Fransiscus Soerjopranoto, COO PT HMID, menyebutnya sebagai bukti bahwa orang Indonesia masih punya banyak uang, walaupun lingkungan ekonomi mobil secara umum sedang lesu.
Namun, benarkah demikian? Apakah perdagangan Ioniq 5 N ini cuma anomali, atau memang benar cerminan daya beli publik yang mana masih kuat?
Penjualan Ioniq 5 N

Penjualan Ioniq 5 N: 130 unit selama GIIAS 2024
Harga Ioniq 5 N: Rp1,3 miliar (OTR Jakarta)
Pernyataan Fransiscus Soerjopranoto tentang daya beli warga yang tersebut tinggi memang sebenarnya didukung oleh transaksi jual beli Ioniq 5 N yang tersebut mengesankan. Namun, perlu dicermati bahwa mobil ini menyasar segmen premium, yang digunakan secara alami memiliki daya beli tambahan tinggi dibandingkan segmen lainnya.
“Yang kita lihat sekarang, kelas menengah melawan itu punya uang. Tapi lantaran interest rate besar, bunga besar, ya mereka taruh uang pada surat utang negara. Contohnya seperti itu. Kalau nggak ada hasil (mobil) yang digunakan (benar-benar) menarik, dia nggak akan beli,” kata Frans di dalam Ibukota Indonesia Selatan, belum lama ini.
Frans memberi contoh pada waktu pemesanan Hyundai Ioniq 5 N cukup tinggi ketika baru meluncur. Hal ini membuktikan bahwa ketika ini rakyat Indonesia melakukan pembelian sesuai dengan hasil yang tersebut disukainya.
“Ioniq 5 N di waktu beberapa jam (setelah peluncuran) sudah ada ada 18 SPK, kemudian meningkat 20-an SPK. Kemudian terakhir, ditutup dengan 130 SPK. Berarti kan rakyat Indonesia memang sebenarnya punya uang, tinggal tergantung produknya ada apa nggak,” ujarnya.

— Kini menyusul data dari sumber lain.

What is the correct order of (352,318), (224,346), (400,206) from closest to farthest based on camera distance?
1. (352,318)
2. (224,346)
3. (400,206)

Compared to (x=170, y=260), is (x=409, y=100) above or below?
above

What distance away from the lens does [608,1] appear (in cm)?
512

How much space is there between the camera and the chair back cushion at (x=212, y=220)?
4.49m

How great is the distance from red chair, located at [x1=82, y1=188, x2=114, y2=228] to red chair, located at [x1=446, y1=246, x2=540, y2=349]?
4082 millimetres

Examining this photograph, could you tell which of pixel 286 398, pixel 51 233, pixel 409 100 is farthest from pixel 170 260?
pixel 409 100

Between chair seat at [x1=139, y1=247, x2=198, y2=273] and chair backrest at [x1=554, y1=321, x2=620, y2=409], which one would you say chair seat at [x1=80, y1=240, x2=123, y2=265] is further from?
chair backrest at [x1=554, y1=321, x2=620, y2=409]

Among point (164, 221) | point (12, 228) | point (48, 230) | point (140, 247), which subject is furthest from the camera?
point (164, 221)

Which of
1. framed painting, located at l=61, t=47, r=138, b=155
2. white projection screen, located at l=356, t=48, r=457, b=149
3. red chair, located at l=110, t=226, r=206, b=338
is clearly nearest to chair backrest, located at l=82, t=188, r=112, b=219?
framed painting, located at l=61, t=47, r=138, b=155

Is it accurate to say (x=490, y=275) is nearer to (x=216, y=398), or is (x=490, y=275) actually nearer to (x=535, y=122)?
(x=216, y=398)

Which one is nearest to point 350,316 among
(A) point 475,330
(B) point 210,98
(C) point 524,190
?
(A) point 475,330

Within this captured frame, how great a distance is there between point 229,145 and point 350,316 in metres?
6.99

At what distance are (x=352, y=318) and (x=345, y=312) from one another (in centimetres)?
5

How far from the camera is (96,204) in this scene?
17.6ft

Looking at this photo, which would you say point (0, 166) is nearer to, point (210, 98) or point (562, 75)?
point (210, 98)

Oleh sebab itu, Frans merasa sangat penting bagi setiap produsen untuk memperkenalkan model kelas berhadapan dengan dia terhadap konsumen Indonesia. Menurutnya, ada sejumlah kelas menengah ke berhadapan dengan dengan daya beli yang dimaksud kuat.

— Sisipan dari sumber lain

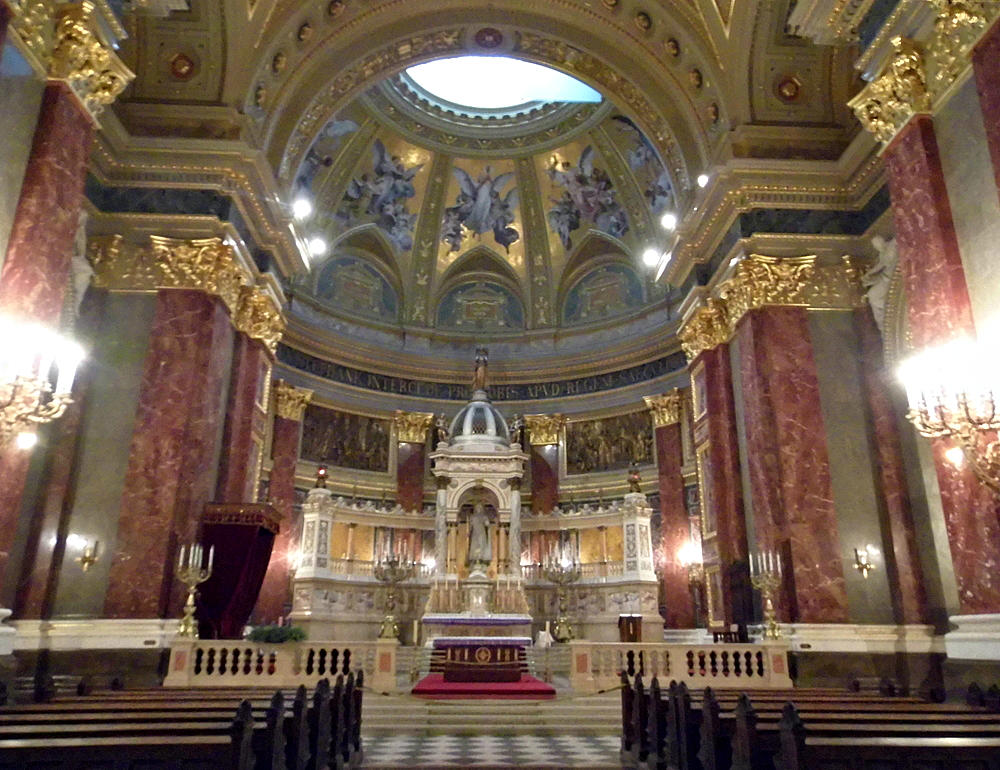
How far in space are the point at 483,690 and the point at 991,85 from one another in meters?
10.4

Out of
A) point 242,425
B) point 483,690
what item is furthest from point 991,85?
point 242,425

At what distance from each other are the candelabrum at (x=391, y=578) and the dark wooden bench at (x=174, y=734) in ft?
21.0

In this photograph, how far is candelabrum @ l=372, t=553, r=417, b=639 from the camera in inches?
520

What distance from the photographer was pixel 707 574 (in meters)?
16.0

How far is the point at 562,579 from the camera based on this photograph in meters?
19.7

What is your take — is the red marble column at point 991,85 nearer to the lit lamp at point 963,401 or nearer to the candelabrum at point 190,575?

“Karena di dalam situ (model premium) kita sanggup menambah volume. Kalau kita masuk ke (segmen) bawah lagi yang dimaksud terjadi adalah cannibalism. Saling makan. Karena pasarnya pada situ sudah ada turun,” tuturnya.
“Yang terjadi konflik harga, konflik benefit, kemudian saling makan. Buat apa? Kan tujuan kita nambahin ukuran market, pasar. Jadi harapannya selain Hyundai, brand-brand lain juga perkenalkan hasil baru,” sambung Frans.